Rewrite the passage of the Possum Dixon album text starting at "The band promoted" and ending at "for Possum Dixon.", swapping "older" for "vintage".

> Document excerpt
______

Studio album by Possum Dixon
- Released: 1993
- Studio: 23 North; Mankey Business;
- Length: 31:41
- Label: Interscope
- Producer: Earle Mankey, Possum Dixon

Possum Dixon chronology
| Apartment Music (1992) | Possum Dixon (1993) | Sunshine or Noir? (1995) |

= Possum Dixon (album) =

Possum Dixon is the debut album by the American band Possum Dixon, released in 1993. The first single, "Watch the Girl Destroy Me", was a minor hit.

The band promoted the album by touring with the Dead Milkmen and Violent Femmes, among others. The album had sold more than 31,000 copies by the end of the 1990s.

==Production==
The album was produced by Earle Mankey and Possum Dixon, with Mankey encouraging the band to use older instruments in the studio. Some songs from the band's early releases were rerecorded for Possum Dixon.

Robert Levine noted in the Los Angeles Times that the album contained "dark tales of everyday life in the working world with a hard-hitting power-pop sound that makes the edgy frustration catchy." "Nerves" is about low-paying work, while "Executive Slacks" is about bosses. All of the songs were written by frontman Rob Zabrecky, on his own or with other members of the band.

______

Lines of data
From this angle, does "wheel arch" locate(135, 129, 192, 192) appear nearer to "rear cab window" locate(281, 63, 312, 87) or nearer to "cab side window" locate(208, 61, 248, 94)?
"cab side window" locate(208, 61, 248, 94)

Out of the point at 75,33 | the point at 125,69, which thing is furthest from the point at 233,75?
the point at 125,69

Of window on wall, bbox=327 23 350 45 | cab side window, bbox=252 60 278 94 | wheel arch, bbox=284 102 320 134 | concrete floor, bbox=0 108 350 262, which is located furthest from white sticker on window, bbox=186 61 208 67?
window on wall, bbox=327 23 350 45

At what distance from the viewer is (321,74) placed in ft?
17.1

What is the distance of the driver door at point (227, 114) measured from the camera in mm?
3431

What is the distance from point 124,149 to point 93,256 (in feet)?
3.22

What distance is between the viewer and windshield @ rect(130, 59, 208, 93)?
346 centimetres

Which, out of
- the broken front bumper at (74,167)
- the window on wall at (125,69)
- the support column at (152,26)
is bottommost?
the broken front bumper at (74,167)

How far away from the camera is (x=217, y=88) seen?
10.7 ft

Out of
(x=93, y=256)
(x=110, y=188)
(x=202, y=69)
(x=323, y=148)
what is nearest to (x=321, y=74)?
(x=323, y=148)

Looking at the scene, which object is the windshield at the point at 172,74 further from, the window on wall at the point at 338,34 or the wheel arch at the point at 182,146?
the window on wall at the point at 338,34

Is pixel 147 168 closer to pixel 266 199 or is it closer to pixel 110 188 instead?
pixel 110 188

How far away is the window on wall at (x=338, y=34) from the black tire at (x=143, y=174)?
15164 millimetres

______

> Correct output
The band promoted the album by touring with the Dead Milkmen and Violent Femmes, among others. The album had sold more than 31,000 copies by the end of the 1990s.

==Production==
The album was produced by Earle Mankey and Possum Dixon, with Mankey encouraging the band to use vintage instruments in the studio. Some songs from the band's early releases were rerecorded for Possum Dixon.